The Living End made waves at Sundance in 1992 where it was nominated for the Grand Jury Prize. It spoke specifically to a doomed generation who had lost confidence in the US government. Following the failure of the Reagan administration to take action against the AIDS epidemic, Araki shoved a hedonistic road trip in the world’s face as angry provocation. It follows two HIV-positive guys going on the run to destructive ends, Araki raging for those let down by homophobic attitudes and a system that didn’t seem to care if they lived or died.
Another crucial stop-off on your trip through Araki’s work is Kaboom, which won the first ever Queer Palm at the Cannes Film Festival in 2010. It’s an amalgamation of many of the themes seen in Araki’s work, and the release he says bears the most resemblance to his college experiences… though with way more sex.
At this point, you might like to track back and see where it all started, with his 1987 debut feature Three Bewildered People in the Night.
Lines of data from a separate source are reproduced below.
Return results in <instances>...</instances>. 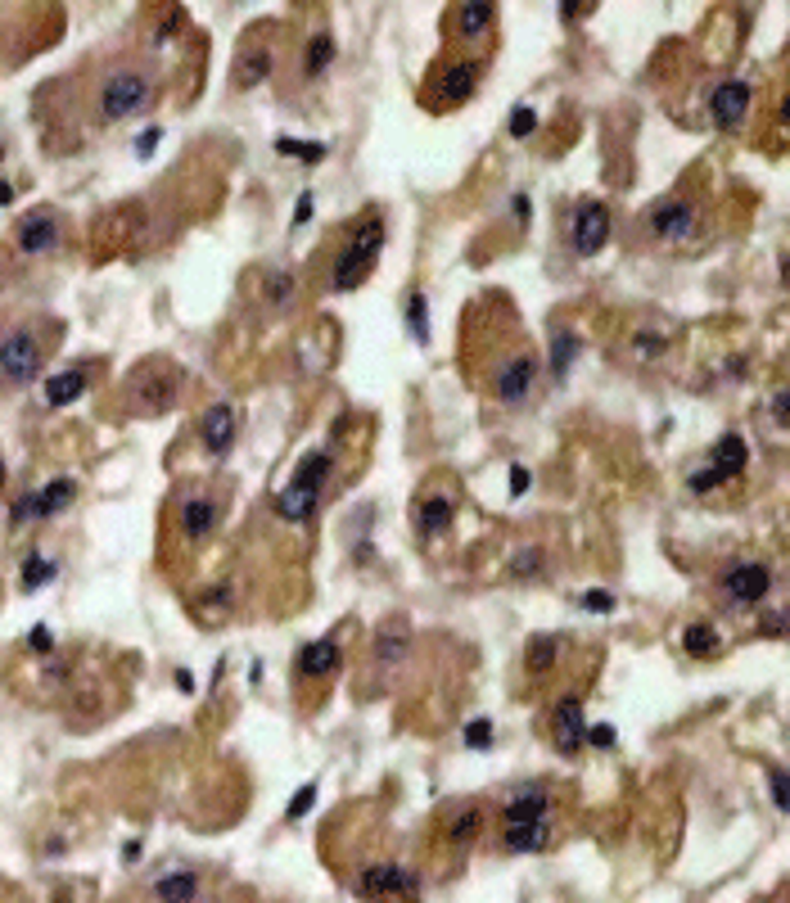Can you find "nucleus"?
<instances>
[{
	"label": "nucleus",
	"mask_w": 790,
	"mask_h": 903,
	"mask_svg": "<svg viewBox=\"0 0 790 903\" xmlns=\"http://www.w3.org/2000/svg\"><path fill=\"white\" fill-rule=\"evenodd\" d=\"M546 808H551V795L542 786H528V790H520L506 804V818H502V849L506 854H537V849H546V840H551Z\"/></svg>",
	"instance_id": "nucleus-1"
},
{
	"label": "nucleus",
	"mask_w": 790,
	"mask_h": 903,
	"mask_svg": "<svg viewBox=\"0 0 790 903\" xmlns=\"http://www.w3.org/2000/svg\"><path fill=\"white\" fill-rule=\"evenodd\" d=\"M385 254V222L380 217H366L353 240L344 245V254L335 258V271H330V289L339 294H353L357 285H366V276L375 271V262Z\"/></svg>",
	"instance_id": "nucleus-2"
},
{
	"label": "nucleus",
	"mask_w": 790,
	"mask_h": 903,
	"mask_svg": "<svg viewBox=\"0 0 790 903\" xmlns=\"http://www.w3.org/2000/svg\"><path fill=\"white\" fill-rule=\"evenodd\" d=\"M149 100H154V86H149V77H145V73H135V68H118V73H109V77H105V86H100V114H105L109 123H123V118L145 114V109H149Z\"/></svg>",
	"instance_id": "nucleus-3"
},
{
	"label": "nucleus",
	"mask_w": 790,
	"mask_h": 903,
	"mask_svg": "<svg viewBox=\"0 0 790 903\" xmlns=\"http://www.w3.org/2000/svg\"><path fill=\"white\" fill-rule=\"evenodd\" d=\"M357 895H366V899H420V877L402 863H371L357 877Z\"/></svg>",
	"instance_id": "nucleus-4"
},
{
	"label": "nucleus",
	"mask_w": 790,
	"mask_h": 903,
	"mask_svg": "<svg viewBox=\"0 0 790 903\" xmlns=\"http://www.w3.org/2000/svg\"><path fill=\"white\" fill-rule=\"evenodd\" d=\"M605 245H610V208H605L601 199L578 204L574 217H569V249H574L578 258H592V254H601Z\"/></svg>",
	"instance_id": "nucleus-5"
},
{
	"label": "nucleus",
	"mask_w": 790,
	"mask_h": 903,
	"mask_svg": "<svg viewBox=\"0 0 790 903\" xmlns=\"http://www.w3.org/2000/svg\"><path fill=\"white\" fill-rule=\"evenodd\" d=\"M41 376V344L27 330H14L0 339V380L5 385H32Z\"/></svg>",
	"instance_id": "nucleus-6"
},
{
	"label": "nucleus",
	"mask_w": 790,
	"mask_h": 903,
	"mask_svg": "<svg viewBox=\"0 0 790 903\" xmlns=\"http://www.w3.org/2000/svg\"><path fill=\"white\" fill-rule=\"evenodd\" d=\"M750 100H755L750 82H741V77L718 82V86H714V95H709V118H714V127L736 131L741 123H745V114H750Z\"/></svg>",
	"instance_id": "nucleus-7"
},
{
	"label": "nucleus",
	"mask_w": 790,
	"mask_h": 903,
	"mask_svg": "<svg viewBox=\"0 0 790 903\" xmlns=\"http://www.w3.org/2000/svg\"><path fill=\"white\" fill-rule=\"evenodd\" d=\"M77 497V484L73 479H50L41 493H32V497H18L14 502V511H9V519L14 524H27V519H50V516H59L68 502Z\"/></svg>",
	"instance_id": "nucleus-8"
},
{
	"label": "nucleus",
	"mask_w": 790,
	"mask_h": 903,
	"mask_svg": "<svg viewBox=\"0 0 790 903\" xmlns=\"http://www.w3.org/2000/svg\"><path fill=\"white\" fill-rule=\"evenodd\" d=\"M723 592L736 601V606H759V601H768V592H773V569L768 565H732L727 574H723Z\"/></svg>",
	"instance_id": "nucleus-9"
},
{
	"label": "nucleus",
	"mask_w": 790,
	"mask_h": 903,
	"mask_svg": "<svg viewBox=\"0 0 790 903\" xmlns=\"http://www.w3.org/2000/svg\"><path fill=\"white\" fill-rule=\"evenodd\" d=\"M646 226L655 231L664 245H682L695 231V208L686 199H659L655 208L646 213Z\"/></svg>",
	"instance_id": "nucleus-10"
},
{
	"label": "nucleus",
	"mask_w": 790,
	"mask_h": 903,
	"mask_svg": "<svg viewBox=\"0 0 790 903\" xmlns=\"http://www.w3.org/2000/svg\"><path fill=\"white\" fill-rule=\"evenodd\" d=\"M533 380H537V357H533V353H520V357L502 362V371L493 376V393H497V402L520 406L528 393H533Z\"/></svg>",
	"instance_id": "nucleus-11"
},
{
	"label": "nucleus",
	"mask_w": 790,
	"mask_h": 903,
	"mask_svg": "<svg viewBox=\"0 0 790 903\" xmlns=\"http://www.w3.org/2000/svg\"><path fill=\"white\" fill-rule=\"evenodd\" d=\"M551 737L560 746V755H578L587 746V714H583V700L578 696H565L551 714Z\"/></svg>",
	"instance_id": "nucleus-12"
},
{
	"label": "nucleus",
	"mask_w": 790,
	"mask_h": 903,
	"mask_svg": "<svg viewBox=\"0 0 790 903\" xmlns=\"http://www.w3.org/2000/svg\"><path fill=\"white\" fill-rule=\"evenodd\" d=\"M235 429H240L235 406H226V402L208 406L204 420H199V443H204V452H208V457H226V452L235 447Z\"/></svg>",
	"instance_id": "nucleus-13"
},
{
	"label": "nucleus",
	"mask_w": 790,
	"mask_h": 903,
	"mask_svg": "<svg viewBox=\"0 0 790 903\" xmlns=\"http://www.w3.org/2000/svg\"><path fill=\"white\" fill-rule=\"evenodd\" d=\"M475 86H479V64H475V59H456V64H447V68L438 73L434 100L452 109V105H465V100L475 95Z\"/></svg>",
	"instance_id": "nucleus-14"
},
{
	"label": "nucleus",
	"mask_w": 790,
	"mask_h": 903,
	"mask_svg": "<svg viewBox=\"0 0 790 903\" xmlns=\"http://www.w3.org/2000/svg\"><path fill=\"white\" fill-rule=\"evenodd\" d=\"M59 245V217L50 213V208H36V213H27L23 222H18V249L27 254V258H41V254H50Z\"/></svg>",
	"instance_id": "nucleus-15"
},
{
	"label": "nucleus",
	"mask_w": 790,
	"mask_h": 903,
	"mask_svg": "<svg viewBox=\"0 0 790 903\" xmlns=\"http://www.w3.org/2000/svg\"><path fill=\"white\" fill-rule=\"evenodd\" d=\"M275 516L289 519V524H307V519L316 516V507H321V488L316 484H307V479H294L289 488H280L275 493Z\"/></svg>",
	"instance_id": "nucleus-16"
},
{
	"label": "nucleus",
	"mask_w": 790,
	"mask_h": 903,
	"mask_svg": "<svg viewBox=\"0 0 790 903\" xmlns=\"http://www.w3.org/2000/svg\"><path fill=\"white\" fill-rule=\"evenodd\" d=\"M750 466V447H745V438L741 434H723L714 447H709V470L727 484L732 475H741Z\"/></svg>",
	"instance_id": "nucleus-17"
},
{
	"label": "nucleus",
	"mask_w": 790,
	"mask_h": 903,
	"mask_svg": "<svg viewBox=\"0 0 790 903\" xmlns=\"http://www.w3.org/2000/svg\"><path fill=\"white\" fill-rule=\"evenodd\" d=\"M452 519H456V507H452V497H447V493H429V497L415 507V528H420V537H438V533H447V528H452Z\"/></svg>",
	"instance_id": "nucleus-18"
},
{
	"label": "nucleus",
	"mask_w": 790,
	"mask_h": 903,
	"mask_svg": "<svg viewBox=\"0 0 790 903\" xmlns=\"http://www.w3.org/2000/svg\"><path fill=\"white\" fill-rule=\"evenodd\" d=\"M335 668H339V646L330 642V637L303 646V655H298V673L303 677H330Z\"/></svg>",
	"instance_id": "nucleus-19"
},
{
	"label": "nucleus",
	"mask_w": 790,
	"mask_h": 903,
	"mask_svg": "<svg viewBox=\"0 0 790 903\" xmlns=\"http://www.w3.org/2000/svg\"><path fill=\"white\" fill-rule=\"evenodd\" d=\"M493 23H497V9H493L488 0H470V5L456 9V36H465V41L484 36Z\"/></svg>",
	"instance_id": "nucleus-20"
},
{
	"label": "nucleus",
	"mask_w": 790,
	"mask_h": 903,
	"mask_svg": "<svg viewBox=\"0 0 790 903\" xmlns=\"http://www.w3.org/2000/svg\"><path fill=\"white\" fill-rule=\"evenodd\" d=\"M199 895V877L195 872H167L154 881V899L158 903H195Z\"/></svg>",
	"instance_id": "nucleus-21"
},
{
	"label": "nucleus",
	"mask_w": 790,
	"mask_h": 903,
	"mask_svg": "<svg viewBox=\"0 0 790 903\" xmlns=\"http://www.w3.org/2000/svg\"><path fill=\"white\" fill-rule=\"evenodd\" d=\"M86 385H91L86 371H77V366H73V371H59V376L45 380V402H50V406H68V402H77V397L86 393Z\"/></svg>",
	"instance_id": "nucleus-22"
},
{
	"label": "nucleus",
	"mask_w": 790,
	"mask_h": 903,
	"mask_svg": "<svg viewBox=\"0 0 790 903\" xmlns=\"http://www.w3.org/2000/svg\"><path fill=\"white\" fill-rule=\"evenodd\" d=\"M555 659H560V637H546V633L528 637V646H525L528 677H542V673H551V668H555Z\"/></svg>",
	"instance_id": "nucleus-23"
},
{
	"label": "nucleus",
	"mask_w": 790,
	"mask_h": 903,
	"mask_svg": "<svg viewBox=\"0 0 790 903\" xmlns=\"http://www.w3.org/2000/svg\"><path fill=\"white\" fill-rule=\"evenodd\" d=\"M213 524H217V502L190 497V502L181 507V528H185V537H208Z\"/></svg>",
	"instance_id": "nucleus-24"
},
{
	"label": "nucleus",
	"mask_w": 790,
	"mask_h": 903,
	"mask_svg": "<svg viewBox=\"0 0 790 903\" xmlns=\"http://www.w3.org/2000/svg\"><path fill=\"white\" fill-rule=\"evenodd\" d=\"M574 357H578V339H574L569 330H555V335H551V376L565 380L569 366H574Z\"/></svg>",
	"instance_id": "nucleus-25"
},
{
	"label": "nucleus",
	"mask_w": 790,
	"mask_h": 903,
	"mask_svg": "<svg viewBox=\"0 0 790 903\" xmlns=\"http://www.w3.org/2000/svg\"><path fill=\"white\" fill-rule=\"evenodd\" d=\"M479 831H484V813H479V808H461V813L452 818V827H447V840H452V845H475Z\"/></svg>",
	"instance_id": "nucleus-26"
},
{
	"label": "nucleus",
	"mask_w": 790,
	"mask_h": 903,
	"mask_svg": "<svg viewBox=\"0 0 790 903\" xmlns=\"http://www.w3.org/2000/svg\"><path fill=\"white\" fill-rule=\"evenodd\" d=\"M330 470H335V457H330V452H307V457L298 461V470H294V479H307V484H316V488H325V479H330Z\"/></svg>",
	"instance_id": "nucleus-27"
},
{
	"label": "nucleus",
	"mask_w": 790,
	"mask_h": 903,
	"mask_svg": "<svg viewBox=\"0 0 790 903\" xmlns=\"http://www.w3.org/2000/svg\"><path fill=\"white\" fill-rule=\"evenodd\" d=\"M682 646H686L691 655H700V659H714V655L723 650L718 633H714L709 624H691V628H686V637H682Z\"/></svg>",
	"instance_id": "nucleus-28"
},
{
	"label": "nucleus",
	"mask_w": 790,
	"mask_h": 903,
	"mask_svg": "<svg viewBox=\"0 0 790 903\" xmlns=\"http://www.w3.org/2000/svg\"><path fill=\"white\" fill-rule=\"evenodd\" d=\"M335 36L330 32H316L312 36V45H307V77H321L325 68H330V59H335Z\"/></svg>",
	"instance_id": "nucleus-29"
},
{
	"label": "nucleus",
	"mask_w": 790,
	"mask_h": 903,
	"mask_svg": "<svg viewBox=\"0 0 790 903\" xmlns=\"http://www.w3.org/2000/svg\"><path fill=\"white\" fill-rule=\"evenodd\" d=\"M406 330H411L415 344H429V303H425L420 289L406 298Z\"/></svg>",
	"instance_id": "nucleus-30"
},
{
	"label": "nucleus",
	"mask_w": 790,
	"mask_h": 903,
	"mask_svg": "<svg viewBox=\"0 0 790 903\" xmlns=\"http://www.w3.org/2000/svg\"><path fill=\"white\" fill-rule=\"evenodd\" d=\"M275 149H280L285 158H303V163H321V158L330 154L321 140H294V135H280V140H275Z\"/></svg>",
	"instance_id": "nucleus-31"
},
{
	"label": "nucleus",
	"mask_w": 790,
	"mask_h": 903,
	"mask_svg": "<svg viewBox=\"0 0 790 903\" xmlns=\"http://www.w3.org/2000/svg\"><path fill=\"white\" fill-rule=\"evenodd\" d=\"M375 655H380V664H397L402 655H406V633L389 624V628H380V637H375Z\"/></svg>",
	"instance_id": "nucleus-32"
},
{
	"label": "nucleus",
	"mask_w": 790,
	"mask_h": 903,
	"mask_svg": "<svg viewBox=\"0 0 790 903\" xmlns=\"http://www.w3.org/2000/svg\"><path fill=\"white\" fill-rule=\"evenodd\" d=\"M50 578H55V560L27 556V565H23V592H36V587H45Z\"/></svg>",
	"instance_id": "nucleus-33"
},
{
	"label": "nucleus",
	"mask_w": 790,
	"mask_h": 903,
	"mask_svg": "<svg viewBox=\"0 0 790 903\" xmlns=\"http://www.w3.org/2000/svg\"><path fill=\"white\" fill-rule=\"evenodd\" d=\"M289 298H294V276L289 271H271L266 276V303L271 307H285Z\"/></svg>",
	"instance_id": "nucleus-34"
},
{
	"label": "nucleus",
	"mask_w": 790,
	"mask_h": 903,
	"mask_svg": "<svg viewBox=\"0 0 790 903\" xmlns=\"http://www.w3.org/2000/svg\"><path fill=\"white\" fill-rule=\"evenodd\" d=\"M266 73H271V55L258 50V55H249V59L240 64V77H235V82H240V86H254V82H263Z\"/></svg>",
	"instance_id": "nucleus-35"
},
{
	"label": "nucleus",
	"mask_w": 790,
	"mask_h": 903,
	"mask_svg": "<svg viewBox=\"0 0 790 903\" xmlns=\"http://www.w3.org/2000/svg\"><path fill=\"white\" fill-rule=\"evenodd\" d=\"M312 804H316V781H307V786H298V790H294V799H289L285 818H289V822H294V818H307V813H312Z\"/></svg>",
	"instance_id": "nucleus-36"
},
{
	"label": "nucleus",
	"mask_w": 790,
	"mask_h": 903,
	"mask_svg": "<svg viewBox=\"0 0 790 903\" xmlns=\"http://www.w3.org/2000/svg\"><path fill=\"white\" fill-rule=\"evenodd\" d=\"M465 746H475V750H488V746H493V723H488V718H475V723H465Z\"/></svg>",
	"instance_id": "nucleus-37"
},
{
	"label": "nucleus",
	"mask_w": 790,
	"mask_h": 903,
	"mask_svg": "<svg viewBox=\"0 0 790 903\" xmlns=\"http://www.w3.org/2000/svg\"><path fill=\"white\" fill-rule=\"evenodd\" d=\"M633 348H637V357H646V362H651V357H659V353L668 348V339H664V335H651V330H637Z\"/></svg>",
	"instance_id": "nucleus-38"
},
{
	"label": "nucleus",
	"mask_w": 790,
	"mask_h": 903,
	"mask_svg": "<svg viewBox=\"0 0 790 903\" xmlns=\"http://www.w3.org/2000/svg\"><path fill=\"white\" fill-rule=\"evenodd\" d=\"M533 127H537V114H533L528 105H520V109L511 114V135H515V140H525V135H533Z\"/></svg>",
	"instance_id": "nucleus-39"
},
{
	"label": "nucleus",
	"mask_w": 790,
	"mask_h": 903,
	"mask_svg": "<svg viewBox=\"0 0 790 903\" xmlns=\"http://www.w3.org/2000/svg\"><path fill=\"white\" fill-rule=\"evenodd\" d=\"M768 781H773V804H777V808L786 813V808H790V786H786V773H782V768L773 764V768H768Z\"/></svg>",
	"instance_id": "nucleus-40"
},
{
	"label": "nucleus",
	"mask_w": 790,
	"mask_h": 903,
	"mask_svg": "<svg viewBox=\"0 0 790 903\" xmlns=\"http://www.w3.org/2000/svg\"><path fill=\"white\" fill-rule=\"evenodd\" d=\"M27 650H32V655H55V633L36 624V628L27 633Z\"/></svg>",
	"instance_id": "nucleus-41"
},
{
	"label": "nucleus",
	"mask_w": 790,
	"mask_h": 903,
	"mask_svg": "<svg viewBox=\"0 0 790 903\" xmlns=\"http://www.w3.org/2000/svg\"><path fill=\"white\" fill-rule=\"evenodd\" d=\"M537 565H542V556H537V551H520V556L511 560V574H515V578H533V574H537Z\"/></svg>",
	"instance_id": "nucleus-42"
},
{
	"label": "nucleus",
	"mask_w": 790,
	"mask_h": 903,
	"mask_svg": "<svg viewBox=\"0 0 790 903\" xmlns=\"http://www.w3.org/2000/svg\"><path fill=\"white\" fill-rule=\"evenodd\" d=\"M773 420H777V429L786 434L790 429V393L782 388V393H773Z\"/></svg>",
	"instance_id": "nucleus-43"
},
{
	"label": "nucleus",
	"mask_w": 790,
	"mask_h": 903,
	"mask_svg": "<svg viewBox=\"0 0 790 903\" xmlns=\"http://www.w3.org/2000/svg\"><path fill=\"white\" fill-rule=\"evenodd\" d=\"M583 610L610 615V610H615V597H610V592H583Z\"/></svg>",
	"instance_id": "nucleus-44"
},
{
	"label": "nucleus",
	"mask_w": 790,
	"mask_h": 903,
	"mask_svg": "<svg viewBox=\"0 0 790 903\" xmlns=\"http://www.w3.org/2000/svg\"><path fill=\"white\" fill-rule=\"evenodd\" d=\"M718 484H723V479H718L709 466H705L700 475H691V493H709V488H718Z\"/></svg>",
	"instance_id": "nucleus-45"
},
{
	"label": "nucleus",
	"mask_w": 790,
	"mask_h": 903,
	"mask_svg": "<svg viewBox=\"0 0 790 903\" xmlns=\"http://www.w3.org/2000/svg\"><path fill=\"white\" fill-rule=\"evenodd\" d=\"M312 222V190L298 195V208H294V226H307Z\"/></svg>",
	"instance_id": "nucleus-46"
},
{
	"label": "nucleus",
	"mask_w": 790,
	"mask_h": 903,
	"mask_svg": "<svg viewBox=\"0 0 790 903\" xmlns=\"http://www.w3.org/2000/svg\"><path fill=\"white\" fill-rule=\"evenodd\" d=\"M587 741H592L596 750H610V746H615V727H587Z\"/></svg>",
	"instance_id": "nucleus-47"
},
{
	"label": "nucleus",
	"mask_w": 790,
	"mask_h": 903,
	"mask_svg": "<svg viewBox=\"0 0 790 903\" xmlns=\"http://www.w3.org/2000/svg\"><path fill=\"white\" fill-rule=\"evenodd\" d=\"M158 135H163L158 127L140 131V140H135V154H140V158H149V154H154V145H158Z\"/></svg>",
	"instance_id": "nucleus-48"
},
{
	"label": "nucleus",
	"mask_w": 790,
	"mask_h": 903,
	"mask_svg": "<svg viewBox=\"0 0 790 903\" xmlns=\"http://www.w3.org/2000/svg\"><path fill=\"white\" fill-rule=\"evenodd\" d=\"M528 493V470L525 466H511V497H525Z\"/></svg>",
	"instance_id": "nucleus-49"
},
{
	"label": "nucleus",
	"mask_w": 790,
	"mask_h": 903,
	"mask_svg": "<svg viewBox=\"0 0 790 903\" xmlns=\"http://www.w3.org/2000/svg\"><path fill=\"white\" fill-rule=\"evenodd\" d=\"M759 633H764V637H782V633H786V619H782V610H773V619H768V624H759Z\"/></svg>",
	"instance_id": "nucleus-50"
},
{
	"label": "nucleus",
	"mask_w": 790,
	"mask_h": 903,
	"mask_svg": "<svg viewBox=\"0 0 790 903\" xmlns=\"http://www.w3.org/2000/svg\"><path fill=\"white\" fill-rule=\"evenodd\" d=\"M176 687L190 696V691H195V673H190V668H176Z\"/></svg>",
	"instance_id": "nucleus-51"
},
{
	"label": "nucleus",
	"mask_w": 790,
	"mask_h": 903,
	"mask_svg": "<svg viewBox=\"0 0 790 903\" xmlns=\"http://www.w3.org/2000/svg\"><path fill=\"white\" fill-rule=\"evenodd\" d=\"M14 204V186L9 181H0V208H9Z\"/></svg>",
	"instance_id": "nucleus-52"
},
{
	"label": "nucleus",
	"mask_w": 790,
	"mask_h": 903,
	"mask_svg": "<svg viewBox=\"0 0 790 903\" xmlns=\"http://www.w3.org/2000/svg\"><path fill=\"white\" fill-rule=\"evenodd\" d=\"M515 213H520V222H528V199L525 195H515Z\"/></svg>",
	"instance_id": "nucleus-53"
},
{
	"label": "nucleus",
	"mask_w": 790,
	"mask_h": 903,
	"mask_svg": "<svg viewBox=\"0 0 790 903\" xmlns=\"http://www.w3.org/2000/svg\"><path fill=\"white\" fill-rule=\"evenodd\" d=\"M0 154H5V145H0Z\"/></svg>",
	"instance_id": "nucleus-54"
}]
</instances>
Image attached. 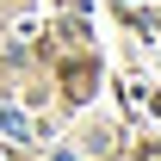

Made for $5,000, it’s partly a tribute to the French New Wave (one of the characters is called Jean-Luc) and follows a trio of aspiring twentysomething creatives through despairing existential crises. Copious amounts of coffee and cigarettes and chatter about Jim Jarmusch fuel their night-time escapades and illicit meetings, with the potential of a threesome teased until the final frames.
Where not to start
Smiley Face (2007) came out of the blue as Araki’s follow up to Mysterious Skin, with the director quickly shifting gears from dark themes to a hilarious stoner comedy. Unusually for an Araki film, it doesn’t feature any of his trademark explicit sexual encounters or violence, though his off-kilter humour is most certainly present, with Anna Faris playing a befuddled dope fiend, Roscoe Lee Browne providing the voice inside the stoner’s head and a wacky narrative about Marxism playing out.
As Araki himself said: “One of the things I’m really happy with about my work is that it’s kind of all over the place. My movies are very different from each other.”